From time to time, while planing a piece of board, he would look into the distance, at the hills outlined in mist through the hedge of roses. Beside his plaything Julian soon forgot all vexations, all hates, and the eternal fear of death. In this little cave he imagined himself a shipwrecked sailor. He was the wily Ulysses in some solitary cavern facing the ocean, building a ship in which he might win back again to Ithaca. But down yonder, there among the hills, where the houses of Cæsarea shone white as the sea-foam, a little cross, glittering high above the roof of the basilica, irritated him still. That everlasting cross!
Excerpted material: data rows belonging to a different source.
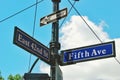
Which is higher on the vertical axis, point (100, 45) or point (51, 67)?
point (100, 45)

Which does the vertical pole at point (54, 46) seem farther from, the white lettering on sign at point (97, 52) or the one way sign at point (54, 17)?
the white lettering on sign at point (97, 52)

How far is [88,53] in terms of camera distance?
349 inches

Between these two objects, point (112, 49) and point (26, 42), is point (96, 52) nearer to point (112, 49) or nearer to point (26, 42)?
point (112, 49)

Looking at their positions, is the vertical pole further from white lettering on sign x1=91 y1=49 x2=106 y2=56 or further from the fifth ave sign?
white lettering on sign x1=91 y1=49 x2=106 y2=56

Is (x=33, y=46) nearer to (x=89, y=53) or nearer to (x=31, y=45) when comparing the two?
(x=31, y=45)

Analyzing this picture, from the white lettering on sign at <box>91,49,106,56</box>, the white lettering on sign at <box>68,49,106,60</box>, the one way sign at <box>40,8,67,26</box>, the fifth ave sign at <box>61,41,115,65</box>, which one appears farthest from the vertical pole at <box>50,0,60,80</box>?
the white lettering on sign at <box>91,49,106,56</box>

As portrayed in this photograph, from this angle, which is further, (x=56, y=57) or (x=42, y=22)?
(x=42, y=22)

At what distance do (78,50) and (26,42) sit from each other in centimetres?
134

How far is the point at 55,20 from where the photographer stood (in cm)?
910

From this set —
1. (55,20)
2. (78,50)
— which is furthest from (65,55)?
(55,20)

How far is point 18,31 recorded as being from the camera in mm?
8297

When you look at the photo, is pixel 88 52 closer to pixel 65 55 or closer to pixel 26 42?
pixel 65 55

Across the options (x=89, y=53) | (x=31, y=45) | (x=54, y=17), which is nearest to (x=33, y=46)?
(x=31, y=45)

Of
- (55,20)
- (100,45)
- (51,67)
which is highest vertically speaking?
(55,20)
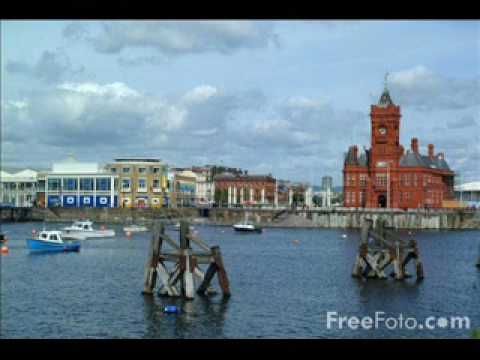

Could he never be free of it, even here in his own cave? He would resolve not to see it, and stooping, redoubled his attention to the galley.
"Julian!" a voice cried; "Julian, Julian! Where in the world is he? Eutropius is looking for you to go to church with him."
The boy shivered, and nimbly hid his handiwork inside the altar of Pan. He smoothed his hair, shook his clothes, and when he came out of the grotto had resumed an expression of impenetrable Christian hypocrisy.
Eutropius, holding Julian's hand in his bony one, conducted him to church.